Like all the sitting-rooms up at the house, that at the bungalow was furnished with an electric fire and had no open fireplace. It was a little surprising, therefore, to see a heavy old-fashioned brass poker lying on the hearthrug. Evans picked it up.
‘Wonder what she wanted with this?’ he said, swinging it to and fro.
‘Brought it with her from her old home, thinking there would be coal fires here, I expect,’ I said. ‘By the way, ought you to have handled it? Targe rather warned us, I thought, that nothing ought to be touched.’
‘Oh, he meant in the bedroom, of course,’ he said. He began to hum in a tuneless sort of way and continued to swing the poker. ‘I say, you do realise somebody must have murdered the old girl, don’t you? I mean, Targe was right.’
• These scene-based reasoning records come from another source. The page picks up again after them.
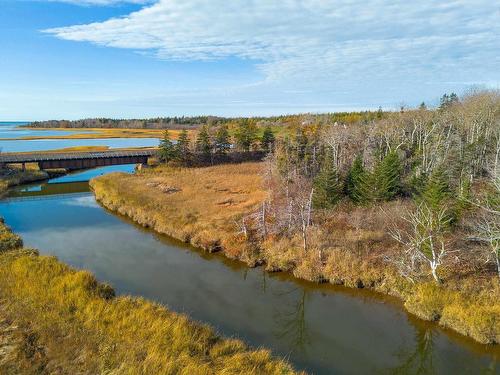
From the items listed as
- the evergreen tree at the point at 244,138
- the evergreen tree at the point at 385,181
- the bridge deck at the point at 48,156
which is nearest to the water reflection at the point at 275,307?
the evergreen tree at the point at 385,181

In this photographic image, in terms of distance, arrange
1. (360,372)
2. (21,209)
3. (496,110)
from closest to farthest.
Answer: (360,372) < (21,209) < (496,110)

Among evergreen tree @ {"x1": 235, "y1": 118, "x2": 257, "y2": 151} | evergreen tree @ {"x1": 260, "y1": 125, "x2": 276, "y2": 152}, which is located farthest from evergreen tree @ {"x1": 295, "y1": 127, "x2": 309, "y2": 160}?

‘She may have drowned herself, but she hardly bashed her own face in,’ I said, ‘and for God’s sake stop swinging that poker about!’ My voice cracked. I could not control it.
‘Sorry,’ he said. ‘Nerves.’
‘Well, put it down, man.’
But, although he stopped swinging it about, he retained his hold on it. I can see his reason now, of course. At the time I thought he was in the same upset state as I was and that the feel of the poker gave him confidence. I see now that he suspected me all along and was holding on to the poker as a means of defence in case I set about him and made my escape before the police turned up, and I see that his desire to return to the house was not to get away from the corpse but to get away from me! At the time, however, such a thought was far from my mind. I pulled myself together and tried to do some logical thinking, for the police would arrive at any moment and would be asking questions, no doubt, of all of us, but of me in particular as the owner of the bungalow and especially as the person who had summoned assistance in order to break into it. No use telling them I had no key to it, so far as I knew.
But, so far as I could see, there was no logic about the matter. So far as the rest of us were concerned, Miss Minnie had hardly existed. It was true that she had been a social misfit, an oddity, a recluse, a misplaced person in our little community. It was also true that she had claimed to be Mrs Dupont-Jacobson’s rightful heiress, and it was possible that she was a snooper, a pseudo-ghost and the probable writer of anonymous letters. It was obvious that she objected to innocent merrymaking, but, allowing for all this, I could see no reason for anybody’s having gone to the extreme length of murdering her.
I recalled the joke – it could have been nothing more – made by Billie Kennett that Miss Minnie must be a woman with a past and I remembered my own facetious observation and began to wonder whether the printer had been right and that indeed a true word had been spoken in jest and also that something or someone connected with Miss Minnie’s past had at last caught up with her.
On the other hand there were those anonymous letters. That they were libellous there was little doubt, but had one of them contained a dangerous amount of truth, I wondered? I looked at the brass poker dangling from Evesham Evans’s powerful, hairy fingers. I recalled the tough, he-man novels he wrote; his noisy, violent quarrels with his wife; the fact that I knew nothing of his background (although that was true of all of my tenants, now I had come to think of it); nor did I know whether he had received one of the letters.
My thoughts turned to little Mandrake Shard with his spy stories full of violence, torture, double-crossings, and his self-confessed history of alcoholism. I thought of Latimer Targe, steeped in stories of real-life violent crime and of Billie Kennett who reported it. Whoever had played that joke and sent the printers that notepaper-heading may have guessed more truly than he knew when he called my house Nest of Vipers.
My random thoughts, having taken this direction, became canalised. I eyed the poker again. It could have been the agent with which Miss M’s head had been battered. If so, and if he had done his homework, the murderer would have cleansed it of blood, hair and his own fingerprints before replacing it in the sitting-room.